What I do mean is undervaluation – if it is valued at all – of objectivity. Most articles seemed designed to prove a point or promote a specific solution to a perceived ill. The research is merely a means to this end. Rarely do I see articles that set out to test hypotheses and, then, on the basis of acceptance or rejection, go on to discuss responses. Even articles that set out to promote a particular position by fairly dismantling an opposing one and candidly disclosing weaknesses in the proposed position are uncommon. What I do see is more accurately described as “service,” no different from holding a charity auction for a good cause or writing a pro bono brief on behalf of a client.
As most senior professors are asked to do, I review the tenure and promotion work of researchers from other schools. Two non-scholarship trends, in particular, have emerged. First there are the hucksters. Their articles read like the authors have attended the Ron Popeil or John Basedow (fitness celebrity) school of scholarship. There are no issues or complexities. The target of the author’s attack is invariably characterized as underhanded, exploitative, predatory, cut throat, ill-conceived, missing the point, insensitive, etc. Hopefully, this hucksterism is discounted by everyone except the choir and the weak-kneed. Second are the articles in which the language is toned down, but every time the analysis starts to head in a direction that might compromise the author’s position, it is short-circuited in favor of arguments that drive the point home. You might call this “selective depth.”
Are law professors so wedded to the adversarial system that they feel it is scholarly to write articles that can only be part of a process of discovering the “truth” when someone presents the counter-argument in a subsequent article? Suppose the counter-position is not represented by counsel as will be the case if that position is not politically in vogue? Precisely what is the scholarly element in that endeavor?

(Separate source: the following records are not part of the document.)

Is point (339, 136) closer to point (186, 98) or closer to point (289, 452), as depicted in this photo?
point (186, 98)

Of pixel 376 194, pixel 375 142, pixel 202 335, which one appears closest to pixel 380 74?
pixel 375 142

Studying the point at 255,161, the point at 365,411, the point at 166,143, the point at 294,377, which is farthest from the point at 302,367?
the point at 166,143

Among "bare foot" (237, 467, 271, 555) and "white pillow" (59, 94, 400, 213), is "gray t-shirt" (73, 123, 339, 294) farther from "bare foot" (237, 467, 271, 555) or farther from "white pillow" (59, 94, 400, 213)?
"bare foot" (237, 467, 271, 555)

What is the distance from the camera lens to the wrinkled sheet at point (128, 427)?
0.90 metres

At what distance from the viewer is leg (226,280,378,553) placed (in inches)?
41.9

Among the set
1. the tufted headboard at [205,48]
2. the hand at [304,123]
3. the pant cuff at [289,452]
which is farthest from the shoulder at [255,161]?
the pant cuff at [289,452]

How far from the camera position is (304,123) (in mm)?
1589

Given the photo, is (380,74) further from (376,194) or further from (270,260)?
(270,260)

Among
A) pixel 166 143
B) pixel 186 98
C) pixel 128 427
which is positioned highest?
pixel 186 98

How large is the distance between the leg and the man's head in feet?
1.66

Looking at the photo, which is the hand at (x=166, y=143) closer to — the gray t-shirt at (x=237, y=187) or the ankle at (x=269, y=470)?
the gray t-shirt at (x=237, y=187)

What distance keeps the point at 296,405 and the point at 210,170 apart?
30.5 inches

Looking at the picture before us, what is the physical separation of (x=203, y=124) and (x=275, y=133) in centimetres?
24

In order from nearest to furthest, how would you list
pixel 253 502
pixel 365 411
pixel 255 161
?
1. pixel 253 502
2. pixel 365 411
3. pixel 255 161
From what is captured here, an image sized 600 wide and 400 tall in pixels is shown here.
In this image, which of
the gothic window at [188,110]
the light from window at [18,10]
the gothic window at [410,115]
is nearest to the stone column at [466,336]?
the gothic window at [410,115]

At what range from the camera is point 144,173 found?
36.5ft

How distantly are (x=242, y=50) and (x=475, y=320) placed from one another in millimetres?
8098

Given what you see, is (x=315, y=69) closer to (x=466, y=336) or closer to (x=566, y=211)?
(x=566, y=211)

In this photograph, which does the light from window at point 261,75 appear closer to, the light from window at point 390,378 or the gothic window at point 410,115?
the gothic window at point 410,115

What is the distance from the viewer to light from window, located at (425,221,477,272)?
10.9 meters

Ultimately all of this research is treated as scholarship because, at the tenure and promotion point, the candidates fight to have a hand in selecting reviewers, and articles are often sent to political and social friends. And to those reviewers the candidates are “rising stars,” “brilliant,” “first rate" “imaginative,” “interesting,” “provocative,” etc. – the code words for “welcome to the fraternity” or “What would happen to me if I were actually honest about this work?” (Did you ever wonder why law professors want tenure? When was the last time one said something controversial?)